Requirement
Transcribe the data below line for line, without changing any word, number, or symbol.

──────── Raw data ────────

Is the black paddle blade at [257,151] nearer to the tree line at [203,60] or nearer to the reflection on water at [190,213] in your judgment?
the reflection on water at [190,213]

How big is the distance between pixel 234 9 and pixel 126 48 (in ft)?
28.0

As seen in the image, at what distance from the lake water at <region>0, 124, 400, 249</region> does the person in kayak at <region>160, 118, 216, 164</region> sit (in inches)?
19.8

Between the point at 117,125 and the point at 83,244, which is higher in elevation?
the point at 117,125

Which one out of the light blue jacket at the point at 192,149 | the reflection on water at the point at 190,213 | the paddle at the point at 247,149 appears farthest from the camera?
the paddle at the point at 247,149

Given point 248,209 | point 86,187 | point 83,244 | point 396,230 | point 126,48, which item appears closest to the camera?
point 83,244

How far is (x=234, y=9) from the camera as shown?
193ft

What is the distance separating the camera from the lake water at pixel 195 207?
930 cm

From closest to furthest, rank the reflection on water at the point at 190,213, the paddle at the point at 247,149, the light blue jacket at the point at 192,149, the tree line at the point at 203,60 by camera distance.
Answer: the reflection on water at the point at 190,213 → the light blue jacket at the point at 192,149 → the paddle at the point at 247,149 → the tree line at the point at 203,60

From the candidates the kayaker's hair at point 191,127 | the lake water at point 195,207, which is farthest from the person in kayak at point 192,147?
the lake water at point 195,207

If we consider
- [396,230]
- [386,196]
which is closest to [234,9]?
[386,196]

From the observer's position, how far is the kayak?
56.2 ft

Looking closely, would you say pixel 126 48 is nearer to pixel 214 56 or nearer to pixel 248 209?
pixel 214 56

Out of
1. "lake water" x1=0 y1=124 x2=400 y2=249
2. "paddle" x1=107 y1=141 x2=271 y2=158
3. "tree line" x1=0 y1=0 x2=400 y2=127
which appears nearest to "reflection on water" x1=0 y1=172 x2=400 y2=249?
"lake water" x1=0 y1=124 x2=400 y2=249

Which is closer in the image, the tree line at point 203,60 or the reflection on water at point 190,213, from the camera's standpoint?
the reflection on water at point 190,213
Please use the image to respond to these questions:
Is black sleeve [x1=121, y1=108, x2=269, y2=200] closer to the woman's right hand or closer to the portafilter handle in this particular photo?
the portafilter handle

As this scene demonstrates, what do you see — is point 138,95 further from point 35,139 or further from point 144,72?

────────

Task result
Is the black paddle blade at [257,151] nearer to the tree line at [203,60] or nearer to the reflection on water at [190,213] in your judgment?
the reflection on water at [190,213]

How big is the distance between pixel 234 9 and pixel 126 48 (in ft)?
28.0

As seen in the image, at what distance from the lake water at <region>0, 124, 400, 249</region> does the person in kayak at <region>160, 118, 216, 164</region> sit (in inches)?
19.8

Between the point at 117,125 and the point at 83,244, which is higher in elevation?
the point at 117,125

Which one out of the light blue jacket at the point at 192,149 | the reflection on water at the point at 190,213 | the paddle at the point at 247,149 appears farthest from the camera?
the paddle at the point at 247,149

Given point 248,209 | point 86,187 | point 83,244 | point 396,230 | point 126,48, which item appears closest to the camera?
point 83,244

How far is (x=234, y=9) from the camera as shown?
193ft

What is the distance separating the camera from the lake water at pixel 195 207?
930 cm

From closest to furthest, rank the reflection on water at the point at 190,213, the paddle at the point at 247,149, the light blue jacket at the point at 192,149, the tree line at the point at 203,60 by camera distance.
Answer: the reflection on water at the point at 190,213 → the light blue jacket at the point at 192,149 → the paddle at the point at 247,149 → the tree line at the point at 203,60

From the candidates the kayaker's hair at point 191,127 | the lake water at point 195,207, which is farthest from the person in kayak at point 192,147?
the lake water at point 195,207

If we consider
- [396,230]
- [386,196]
which is closest to [234,9]?
[386,196]

From the observer's position, how far is the kayak?
56.2 ft

Looking closely, would you say pixel 126 48 is nearer to pixel 214 56 or nearer to pixel 248 209?
pixel 214 56

Out of
1. "lake water" x1=0 y1=124 x2=400 y2=249
2. "paddle" x1=107 y1=141 x2=271 y2=158
3. "tree line" x1=0 y1=0 x2=400 y2=127
which appears nearest to "reflection on water" x1=0 y1=172 x2=400 y2=249?
"lake water" x1=0 y1=124 x2=400 y2=249

Which is closer in the image, the tree line at point 203,60 or the reflection on water at point 190,213, from the camera's standpoint?
the reflection on water at point 190,213
Please use the image to respond to these questions:
Is black sleeve [x1=121, y1=108, x2=269, y2=200] closer to the woman's right hand or closer to the portafilter handle in this particular photo?
the portafilter handle

As this scene demonstrates, what do you see — is point 138,95 further from point 35,139 or further from point 144,72?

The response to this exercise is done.